You can do practically anything with the app – it’s better than the other mobile editors we’ve tested, even better than the Windows Phone 7 one (which had many editing limitations).
The app doubles as a file manager and also integrates with Google Docs and Box.net.
The calendar has four different types of view: list, daily, weekly and monthly. Adding a new event is quick and easy, and you can also set an alarm to act as a reminder.
The list view shows a list of all the calendar entries from the recent past to the near future. It’s a very handy tool when you need to check your appointments for the next few days.
There is also a calculator aboard. It is nicely touch optimized - the buttons are big enough and easy to hit.
The Samsung I9100 Galaxy S II features a decent alarm clock application which allows a huge number of alarms to be set, each with its own start time and repeat pattern.
The Memo and Mini Diary are self-explanatory. The first app works with text only, while the Diary lets you also attach pictures.
There’s a YouTube app although it’s really irrelevant here. It cannot match the resolution the in-browser flash player can give you.
Oh, by the way – our unit came with Angry Birds but it was the regular free version for Android (with ads).
The Samsung I9100 Galaxy S II comes with a GPS receiver, which got a satellite lock in under two minutes with A-GPS turned off. A-GPS can speed this up quite a bit, but requires Internet access. We gotta say, we didn’t experience any issues with the GPS performance.
With a screen as large (or larger) than most dedicated SatNav units, with excellent sunlight legibility and plenty of storage, any money spent towards satellite navigation should go to buying a good app rather than a separate SatNav unit.
The Galaxy S II comes with Google Maps and Navigation. Voice-guided navigation has become a viable solution since the v5.0 update. Vector maps are smaller and easier on the data traffic and reroute is an option if you go off course without the need to connect to the Internet. In fact, the only time you need a data connection is when you initially plan the course – Navigation will cache the needed maps.
Quite naturally, the app also supports the Street View mode. If it’s available in the area you're interested in, you can enjoy a 360-degree view of the surroundings. When the digital compass is turned on it feels like making a virtual tour of the location!
If Google Maps Navigation doesn’t do it for you, you can grab an alternative app from the Android Market – there are both free and paid ones.
With a 1.2GHz dual-core CPU and powerful new graphics, the Samsung I9100 Galaxy S II can run every Android app designed for phones. The OS version is 2.3.3 so you won’t have any problems on that account either.
The structure of the Android Market is quite simple – featured apps on top and above them, three sections (Applications, Games and Downloads). There is also a shortcut up there for initiating a search.
The Applications and Games sections are divided into subsections (e.g. Communication, Entertainment etc.) so you can filter the apps that are relevant to you. Of course, there is also an option of displaying them all in bulk, but you’ll probably need days to browse them all that way.
There are all kinds of apps in the Android market and the most important ones are covered (file managers, navigation apps, document readers etc.).
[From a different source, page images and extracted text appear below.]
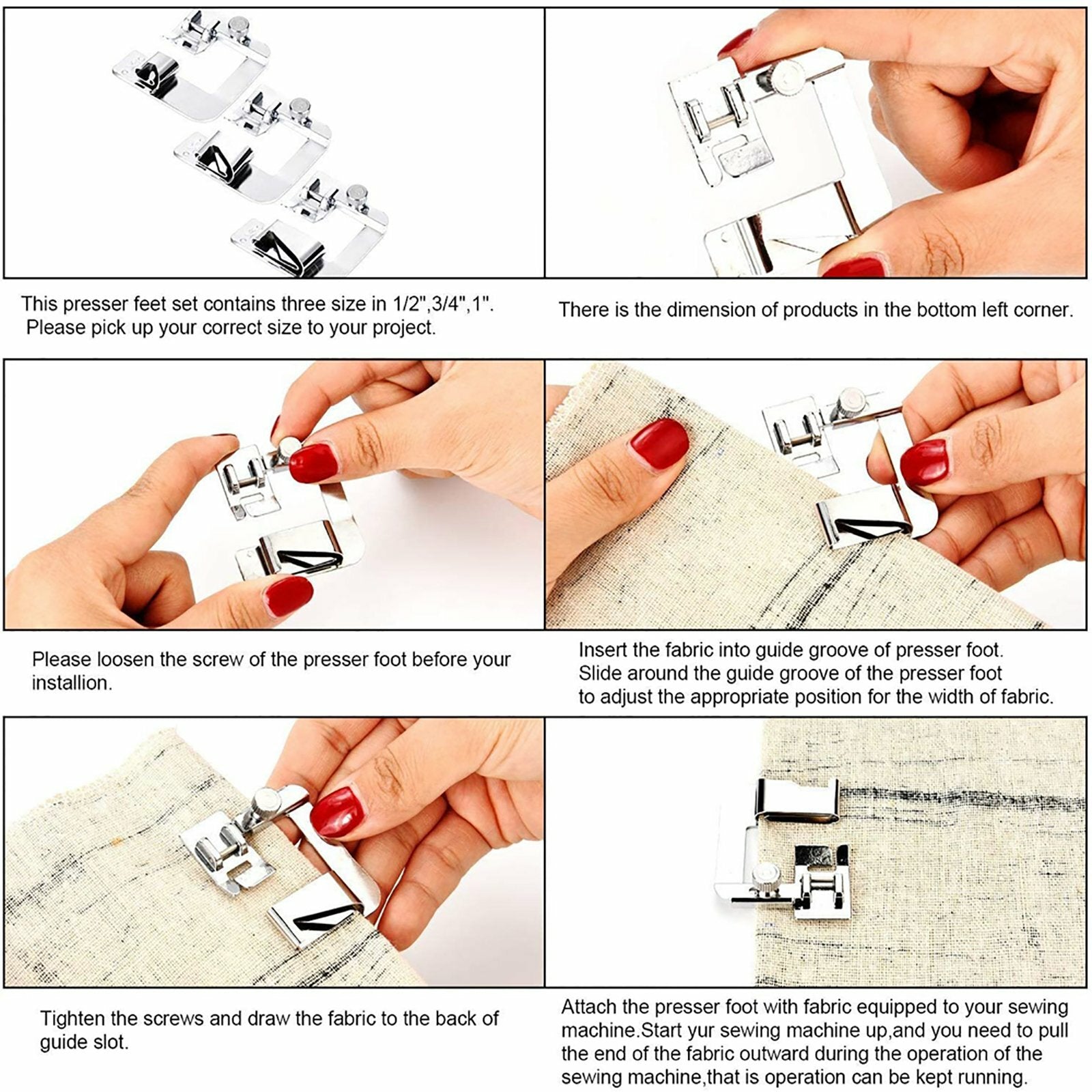 This presser feet set contains three size in 1/2",3/4",1". Please pick up your correct size to your project.

There is the dimension of products in the bottom left corner.

Please loosen the screw of the presser foot before your installion.

Insert the fabric into guide groove of presser foot. Slide around the guide groove of the presser foot to adjust the appropriate position for the width of fabric.

Tighten the screws and draw the fabric to the back of guide slot.

Attach the presser foot with fabric equipped to your sewing machine.Start yur sewing machine up,and you need to pull the end of the fabric outward during the operation of the sewing machine,that is operation can be kept running.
The Samsung I9100 Galaxy S II comes with Kies Air preloaded. The app connects to the local Wi-Fi network (or it can create a Wi-Fi hotspot) and gives you an URL to type into your computer’s web browser.
From there you can manage just about anything on the phone – from contacts, messages (including composing messages), to browsing images, videos and other files straight in your desktop browser. You can grant or reject access to computers and see who’s connected to the phone at any moment.
The cool thing is you can stream music with handy playback controls. It works for videos too.
Note: You’ll need a reasonably modern browser with Java and some video plug-in (QuickTime worked for us).